How nice. The Army took twelve years of my life, traumatized me beyond repair, and ruined my body, and we couldn’t even guarantee they’d compensate me for all the damage.

“Should’ve gone to college,” I muttered to myself as I stepped away from the windows. I’d be ass deep in student debt, but I wouldn’t be wrecked physically and the only sleep I lost would be over making my payments.

“Everyone told me the G.I. Bill was free college,” a buddy of mine had said when we were both recovering in that hospital in Germany. Gesturing at the bandages all over his left side, he’d quipped, “Cost me a fucking arm and a leg.”

We’d laughed about that because no one survived the Army without a fucked-up sense of humor. I’d had no idea in that moment that the surgery I’d had that morning to repair my ankle had turned my foot into a timebomb, and I’d eventually become an amputee myself. I wondered how he was doing these days.

Lily nudged my hand, drawing me back into the present. I hadn’t even realized the train of thought had started sending me into a dark place, but as I paused to pet her, my pulse steadily came back down. She’d also been there throughout the call with my lawyer, leaning hard against my chest as I’d knuckled through the frustrating conversation. After I’d ended the call, we’d sat there for a good ten minutes until I was back on level ground.

I gazed down at her and sighed as I ran my hand over her smooth head. The last several months—hell, the last several years—had been incredibly dark. I didn’t want to imagine where I’d be now if Lily hadn’t come into my life.

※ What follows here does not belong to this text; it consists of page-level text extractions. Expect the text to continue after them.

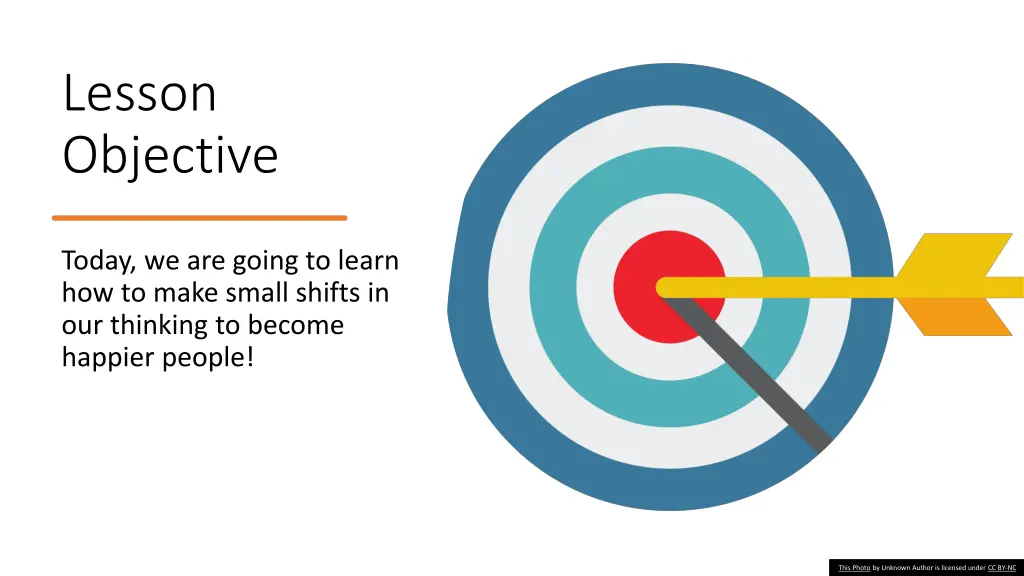 Lesson Objective

Today, we are going to learn how to make small shifts in our thinking to become happier people!

This Photo by Unknown Author is licensed under CC BY-NC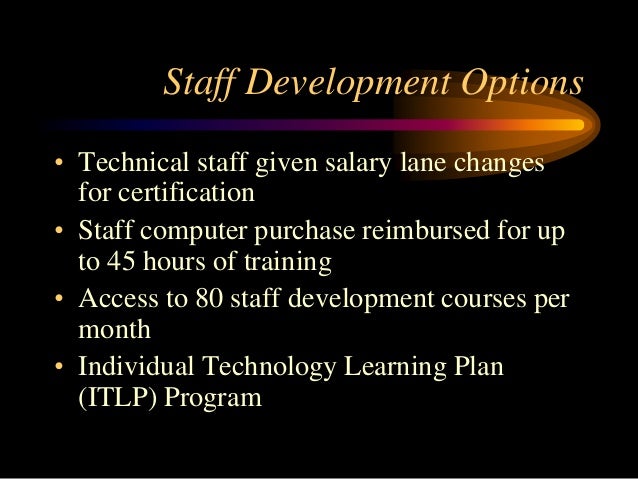 Staff Development Options

• Technical staff given salary lane changes for certification
• Staff computer purchase reimbursed for up to 45 hours of training
• Access to 80 staff development courses per month
• Individual Technology Learning Plan (ITLP) Program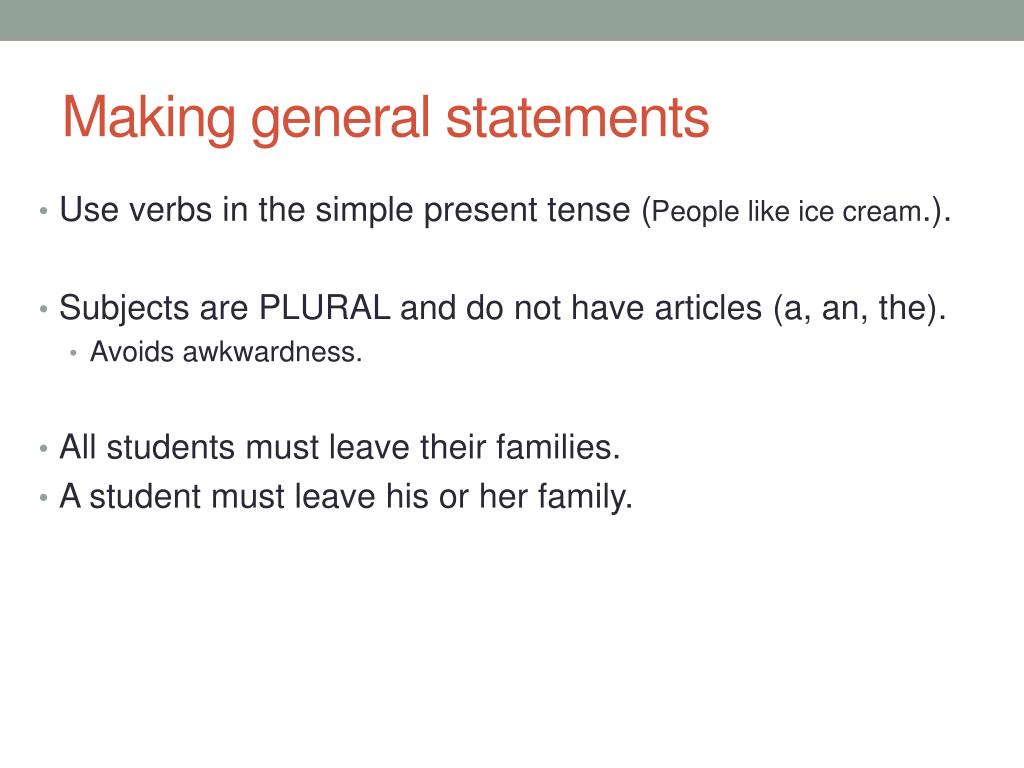 Making general statements

• Use verbs in the simple present tense (People like ice cream.).

• Subjects are PLURAL and do not have articles (a, an, the).
  • Avoids awkwardness.

• All students must leave their families.
• A student must leave his or her family.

“Good girl,” I murmured, and her tail wagged. Then I took out my phone again. I was running a little low on minutes, so I’d need to top it up soon. I had enough to make an important weekly call, though.

I kept a hand on Lily’s back as the phone rang on the other end. After three rings, I worried there wouldn’t be an answer, which could just mean I’d picked a bad time… or it could mean things were bad.

“C’mon, c’mon,” I muttered into the silence. “Please pick up.”

The phone rang once more, but just before it would’ve clicked over to voicemail, my mother said, “Hi, honey!”

I smiled. “Hey. How is everything going? Did I catch you at a bad time?”

“No, no. I just left my phone in the kitchen and it took me a minute to get to it. How are you and Lily doing?”

“We’re okay,” I said more truthfully than usual. “Just been a little busy lately.”

She sighed heavily. “They’re still working you into the ground, aren’t they?”

I didn’t even wince anymore, honestly. As much as I hated lying to my mother, it was the lesser of two evils. She wouldn’t be able to handle the truth about my situation, and she had more than enough on her plate right now. I swallowed. “Yeah, but it means I’m getting a lot of hours, so that’s good. Keeps the bills paid.”